Storage & Run Manifest Spec (v1)

There are two main locations:

  1. $SAEV_SCRATCH/saev/shards: where we store transformer activations (referred to as shards_root in the codebase).
  2. $SAEV_NFS/saev/runs: where we store checkpoints and other computed intermediate stuff like example images, probe1d results, etc. (referred to as runs_root in the codebase).

Visually, these are:

$SAEV_SCRATCH/saev/
  shards/
    <shard_hash>/
      metadata.json
      shards.json
      acts000000.bin
      acts000001.bin
      ...
      labels.bin

and

$SAEV_NFS/saev/
  runs/
    <run_id>/
      checkpoint/           # output of train.py on <shard_hash>
        sae.pt
        config.json
      links/                # Symlinks
        train-shards        # $SCRATCH/saev/shards/<shard_hash>
        train-dataset       # Whatever the original image dataset was
        val-shards          # $SCRATCH/saev/shards/<shard_hash>
        val-dataset         # Whatever the original image dataset was
      inference/            # outputs from dump.py
        <shard_hash>/
          config.json
          patch_acts.npz
          visuals/          # output of visuals.py

Each $SAEV_SCRATCH/shards/<shard_hash>/ MUST include:

  • metadata.json (UTF-8, canonical spec; see protocol.md)
  • shards.json (UTF-8, shard index and sizes; see protocol.md)
  • acts*.bin (binary shards; format in protocol.md)
  • labels.bin (binary patch labels aligned to shards; format in protocol.md)

Note

Immutability: Files under saev/shards/<shard_hash>/ MUST be treated as read-only after publication. Any change yields a new shard_hash.

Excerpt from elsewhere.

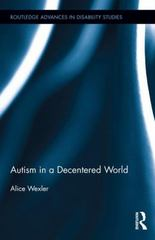 Autism in a Decentered World 1st Edition 9781317594338 1317594339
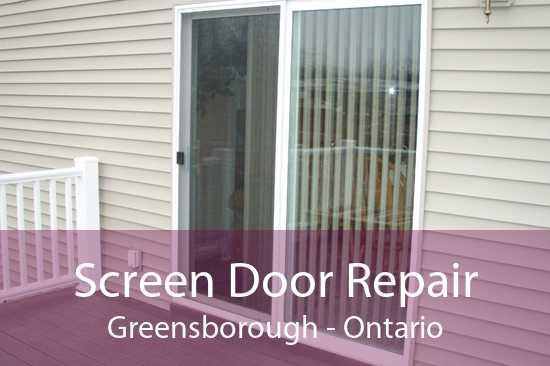 Screen Door Repair Greensborough - Ontario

All CLI entrypoints should accept a single --run <path> argument. Every other path MUST be resolved from the run root:

  • ViT activations: links/shardssaev/shards/<shard_hash>
  • Dataset: links/dataset → Dataset root, wherever it is on disk.
  • SAE checkpoint: checkpoint/sae.pt

Example resolution:

run = pathlib.Path(cfg.run)
shards_root = (run / "links" / "shards").resolve()
dataset_root = (run / "links" / "dataset").resolve()
ckpt = run / "checkpoint" / "sae.pt"
labels = vit_root / "labels.bin"
  • $SAEV_SCRATCH and $SAEV_NFS should be set for all users/processes running saev tools.

FAQs

  • Where do patch labels live? Next to acts*.bin in $SAEV_SCRATCH/shards/<shard_hash>/labels.bin. Scripts discover them via links/shards/labels.bin.

  • Can I put datasets directly in $SAEV_SCRATCH? Sure, but not in $SAEV_SCRATCH/shards.